A recuperação parcial do PIB português no segundo semestre resulta da manutenção de restrições à atividade em alguns setores, do clima de incerteza e dos impactos na capacidade produtiva. A heterogeneidade setorial manter-se-á na fase da recuperação, com o turismo e os serviços mais expostos a contatos pessoais a recuperarem menos.

A contração da atividade em 2020 estará associada a uma queda nas horas trabalhadas e a uma redução do emprego de 2,8%, inferior à queda de 4,5% projetada em junho. Esta evolução não é alheia à resiliência que as empresas têm demonstrado e às políticas de proteção do emprego adotadas. A taxa de desemprego aumentará para 7,5%, uma revisão em baixa de 2,6 pp. 

O consumo público crescerá 1,2% em 2020. O consumo privado cairá 6,2%, observando-se um forte aumento da taxa de poupança no primeiro semestre que será gradualmente revertido na segunda metade do ano. 

Na dimensão externa, perspetiva-se uma queda das exportações de bens e serviços de 19,5% em 2020, enquanto as importações de bens e serviços deverão diminuir 12,4%. 
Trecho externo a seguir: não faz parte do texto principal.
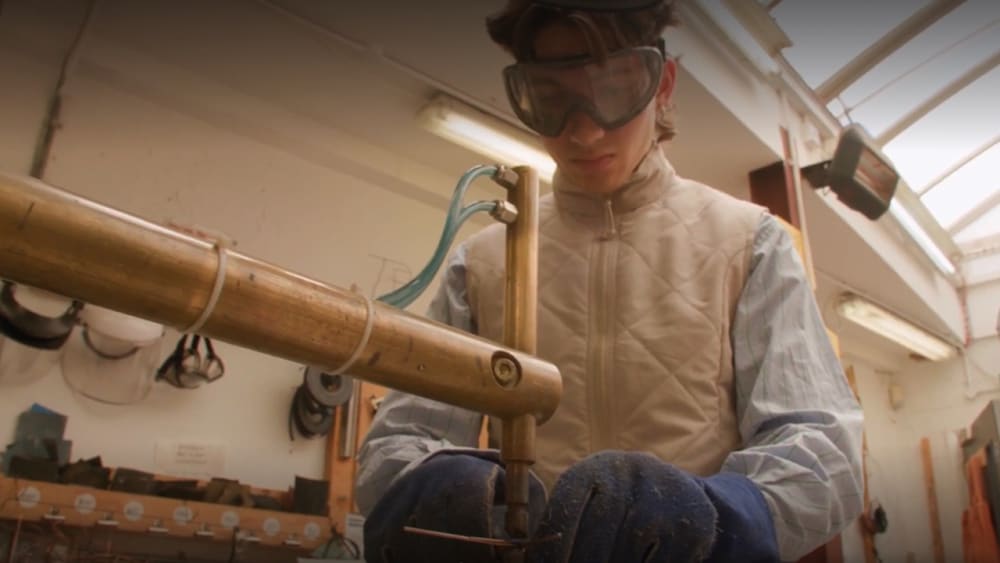 Student on machine in metal workshop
A queda das exportações de turismo é a principal razão para que a balança de bens e serviços passe a deficitária, determinando a deterioração do saldo da balança corrente e de capital. Em 2020, a economia portuguesa registará necessidades líquidas de financiamento face ao exterior de 0,6% do PIB, o que acontece pela primeira vez desde a anterior crise.

Quanto aos preços, prevê-se que a inflação, medida pelo índice harmonizado de preços no consumidor, se situe em 0%.

As perspetivas de curto prazo para a economia portuguesa continuam rodeadas de incerteza. A recuperação na segunda metade do ano constitui uma mais rápida e marcada inversão do ciclo do que a observada nos anteriores episódios recessivos. No entanto, não é de excluir que o prolongamento da crise pandémica cause uma retração na recuperação da despesa e da oferta. As políticas económicas nacionais e supranacionais continuarão a exercer um papel fundamental no processo de recuperação sustentável.